▸ Action item
Transcribe all of the data exactly. Omit the pictures.

▸ Brief descriptive captions
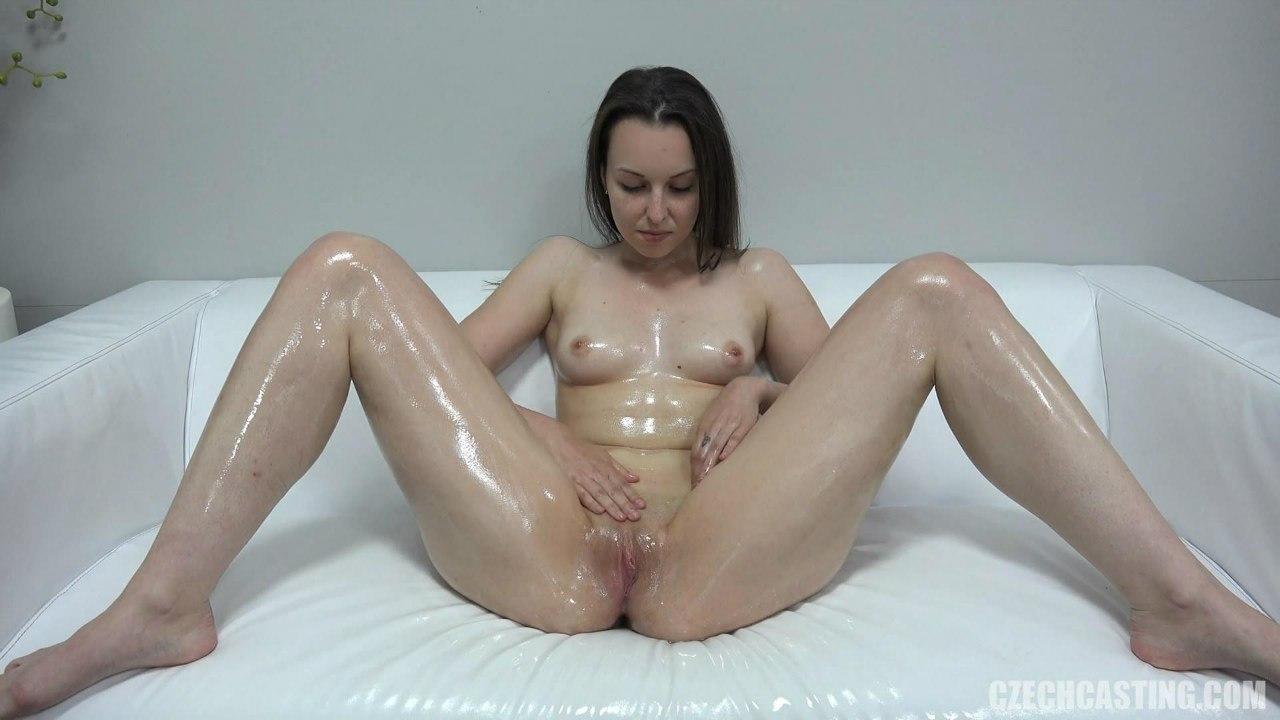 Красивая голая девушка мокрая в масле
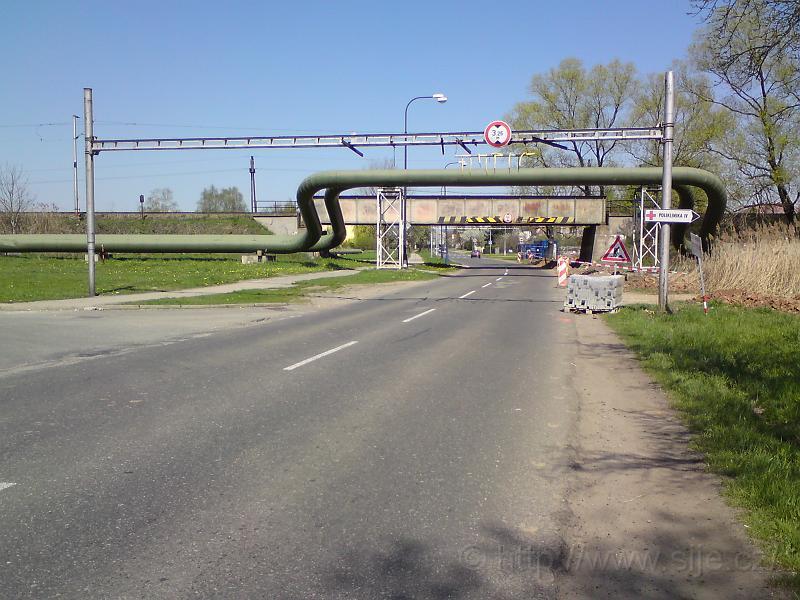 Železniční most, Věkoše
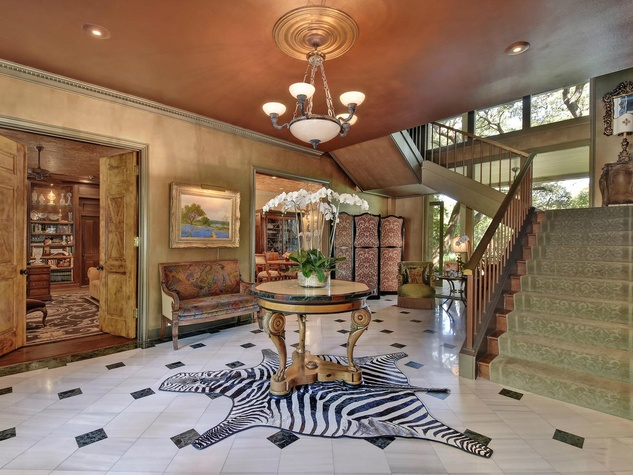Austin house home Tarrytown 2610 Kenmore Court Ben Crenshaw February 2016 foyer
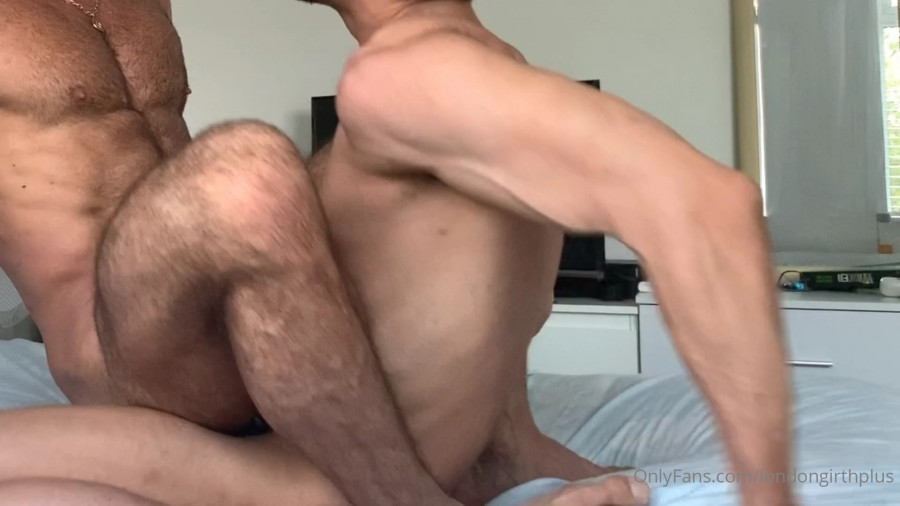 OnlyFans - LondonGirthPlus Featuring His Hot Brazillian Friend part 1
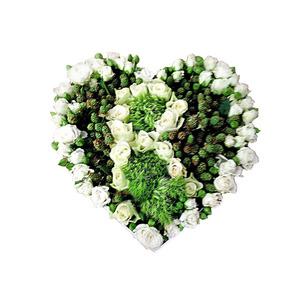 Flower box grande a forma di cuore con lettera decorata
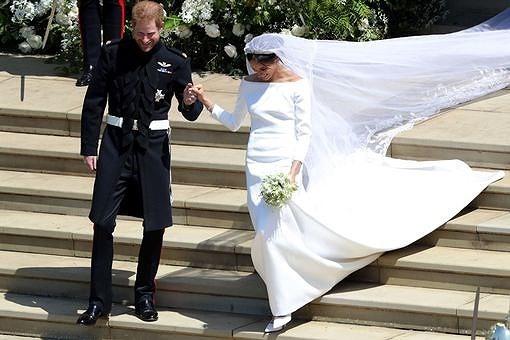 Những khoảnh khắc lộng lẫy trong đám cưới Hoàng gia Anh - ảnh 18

▸ Answer section
 Красивая голая девушка мокрая в масле
 Železniční most, Věkoše
Austin house home Tarrytown 2610 Kenmore Court Ben Crenshaw February 2016 foyer
 OnlyFans - LondonGirthPlus Featuring His Hot Brazillian Friend part 1
 Flower box grande a forma di cuore con lettera decorata
 Những khoảnh khắc lộng lẫy trong đám cưới Hoàng gia Anh - ảnh 18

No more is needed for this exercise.